** START **

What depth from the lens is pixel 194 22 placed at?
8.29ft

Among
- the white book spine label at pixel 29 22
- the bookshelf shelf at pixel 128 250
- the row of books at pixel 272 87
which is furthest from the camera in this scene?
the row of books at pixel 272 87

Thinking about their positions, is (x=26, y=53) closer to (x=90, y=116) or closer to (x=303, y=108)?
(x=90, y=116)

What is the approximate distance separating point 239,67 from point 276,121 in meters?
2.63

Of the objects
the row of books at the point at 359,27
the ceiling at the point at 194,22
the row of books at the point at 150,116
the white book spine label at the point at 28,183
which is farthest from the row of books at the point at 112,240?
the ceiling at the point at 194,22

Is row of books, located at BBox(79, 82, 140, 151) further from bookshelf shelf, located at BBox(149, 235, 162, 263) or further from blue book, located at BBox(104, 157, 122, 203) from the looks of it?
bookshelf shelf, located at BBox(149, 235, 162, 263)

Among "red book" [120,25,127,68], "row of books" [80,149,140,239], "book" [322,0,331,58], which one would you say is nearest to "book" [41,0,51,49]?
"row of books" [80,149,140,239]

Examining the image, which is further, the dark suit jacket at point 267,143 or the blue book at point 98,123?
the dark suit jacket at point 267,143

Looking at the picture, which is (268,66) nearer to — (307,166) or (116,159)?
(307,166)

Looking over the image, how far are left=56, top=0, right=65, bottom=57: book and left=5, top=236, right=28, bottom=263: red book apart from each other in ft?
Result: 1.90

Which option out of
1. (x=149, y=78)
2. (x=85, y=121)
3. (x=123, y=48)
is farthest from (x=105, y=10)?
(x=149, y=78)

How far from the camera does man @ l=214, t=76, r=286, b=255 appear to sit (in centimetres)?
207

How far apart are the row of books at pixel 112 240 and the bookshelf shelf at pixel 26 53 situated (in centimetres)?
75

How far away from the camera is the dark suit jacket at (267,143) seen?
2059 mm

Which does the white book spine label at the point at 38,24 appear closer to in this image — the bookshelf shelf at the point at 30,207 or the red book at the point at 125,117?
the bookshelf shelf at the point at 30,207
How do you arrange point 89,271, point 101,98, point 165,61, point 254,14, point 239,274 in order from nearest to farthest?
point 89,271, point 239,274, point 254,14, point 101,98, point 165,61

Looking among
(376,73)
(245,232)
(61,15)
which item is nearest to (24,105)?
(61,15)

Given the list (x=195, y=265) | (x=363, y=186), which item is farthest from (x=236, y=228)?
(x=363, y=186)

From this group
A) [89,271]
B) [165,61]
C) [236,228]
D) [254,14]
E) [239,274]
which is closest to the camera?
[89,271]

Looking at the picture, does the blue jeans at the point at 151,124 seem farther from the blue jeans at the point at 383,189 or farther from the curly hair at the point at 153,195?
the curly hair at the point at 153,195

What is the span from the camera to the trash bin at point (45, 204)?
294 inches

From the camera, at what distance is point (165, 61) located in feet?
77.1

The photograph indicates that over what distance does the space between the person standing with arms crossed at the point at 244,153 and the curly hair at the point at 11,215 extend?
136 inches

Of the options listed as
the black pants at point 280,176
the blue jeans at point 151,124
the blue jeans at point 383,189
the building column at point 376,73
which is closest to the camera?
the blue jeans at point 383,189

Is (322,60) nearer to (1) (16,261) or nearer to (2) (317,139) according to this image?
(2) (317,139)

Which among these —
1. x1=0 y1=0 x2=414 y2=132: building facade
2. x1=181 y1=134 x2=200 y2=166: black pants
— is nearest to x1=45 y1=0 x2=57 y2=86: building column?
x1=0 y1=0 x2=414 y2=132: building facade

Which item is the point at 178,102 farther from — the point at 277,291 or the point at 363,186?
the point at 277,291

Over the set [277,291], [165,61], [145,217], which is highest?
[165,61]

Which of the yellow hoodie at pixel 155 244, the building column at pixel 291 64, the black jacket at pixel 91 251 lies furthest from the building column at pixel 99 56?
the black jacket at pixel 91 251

** END **

Quote all of the entries exactly as they appear.

What depth from the lens is pixel 194 22 placed at?
8.29ft

Among
- the white book spine label at pixel 29 22
- the bookshelf shelf at pixel 128 250
- the row of books at pixel 272 87
which is furthest from the camera in this scene?
the row of books at pixel 272 87

Thinking about their positions, is (x=26, y=53) closer to (x=90, y=116) or closer to (x=303, y=108)?
(x=90, y=116)

What is the approximate distance separating point 239,67 from point 276,121 in meters?
2.63

Of the objects
the row of books at the point at 359,27
the ceiling at the point at 194,22
the row of books at the point at 150,116
the white book spine label at the point at 28,183
which is farthest from the row of books at the point at 112,240?
the ceiling at the point at 194,22

Is row of books, located at BBox(79, 82, 140, 151) further from bookshelf shelf, located at BBox(149, 235, 162, 263) or further from blue book, located at BBox(104, 157, 122, 203) from the looks of it?
bookshelf shelf, located at BBox(149, 235, 162, 263)

Among "red book" [120,25,127,68], "row of books" [80,149,140,239], "book" [322,0,331,58], which one would you say is nearest to "book" [41,0,51,49]?
"row of books" [80,149,140,239]

Examining the image, which is further, the dark suit jacket at point 267,143 or the blue book at point 98,123?
the dark suit jacket at point 267,143

Looking at the picture, which is (268,66) nearer to — (307,166) or (116,159)?
(307,166)

Looking over the image, how far are left=56, top=0, right=65, bottom=57: book and left=5, top=236, right=28, bottom=263: red book apart from each other in ft?
Result: 1.90

Which option out of
1. (x=149, y=78)
2. (x=85, y=121)
3. (x=123, y=48)
is farthest from (x=105, y=10)?
(x=149, y=78)

How far from the camera does man @ l=214, t=76, r=286, b=255 appear to sit (in centimetres)?
207

How far apart are the row of books at pixel 112 240 and the bookshelf shelf at pixel 26 53 situated (in centimetres)?
75

How far away from the camera is the dark suit jacket at (267,143) seen?
2059 mm

Which does the white book spine label at the point at 38,24 appear closer to in this image — the bookshelf shelf at the point at 30,207 or the red book at the point at 125,117?
the bookshelf shelf at the point at 30,207
How do you arrange point 89,271, point 101,98, point 165,61, point 254,14, point 239,274 in order from nearest to farthest?
point 89,271, point 239,274, point 254,14, point 101,98, point 165,61

Looking among
(376,73)
(245,232)
(61,15)
which item is nearest to (24,105)?
(61,15)

Given the list (x=195, y=265) | (x=363, y=186), which item is farthest from (x=236, y=228)?
(x=363, y=186)

From this group
A) [89,271]
B) [165,61]
C) [236,228]
D) [254,14]
E) [239,274]
which is closest to the camera?
[89,271]

Looking at the picture, does the blue jeans at the point at 151,124 seem farther from the blue jeans at the point at 383,189 or farther from the curly hair at the point at 153,195?
the curly hair at the point at 153,195

What is the span from the camera to the trash bin at point (45, 204)?
294 inches

From the camera, at what distance is point (165, 61) located in feet?
77.1

The photograph indicates that over what distance does the space between the person standing with arms crossed at the point at 244,153 and the curly hair at the point at 11,215 extend?
136 inches

Of the options listed as
the black pants at point 280,176
the blue jeans at point 151,124
the blue jeans at point 383,189
the building column at point 376,73
which is closest to the camera?
the blue jeans at point 383,189

Is (322,60) nearer to (1) (16,261) or nearer to (2) (317,139) according to this image?
(2) (317,139)

Which among these —
1. x1=0 y1=0 x2=414 y2=132: building facade
2. x1=181 y1=134 x2=200 y2=166: black pants
— is nearest to x1=45 y1=0 x2=57 y2=86: building column?
x1=0 y1=0 x2=414 y2=132: building facade

Which item is the point at 178,102 farther from — the point at 277,291 or the point at 363,186?
the point at 277,291

Over the set [277,291], [165,61], [145,217], which is highest?
[165,61]

Which of the yellow hoodie at pixel 155 244, the building column at pixel 291 64, the black jacket at pixel 91 251 lies furthest from the building column at pixel 99 56?
the black jacket at pixel 91 251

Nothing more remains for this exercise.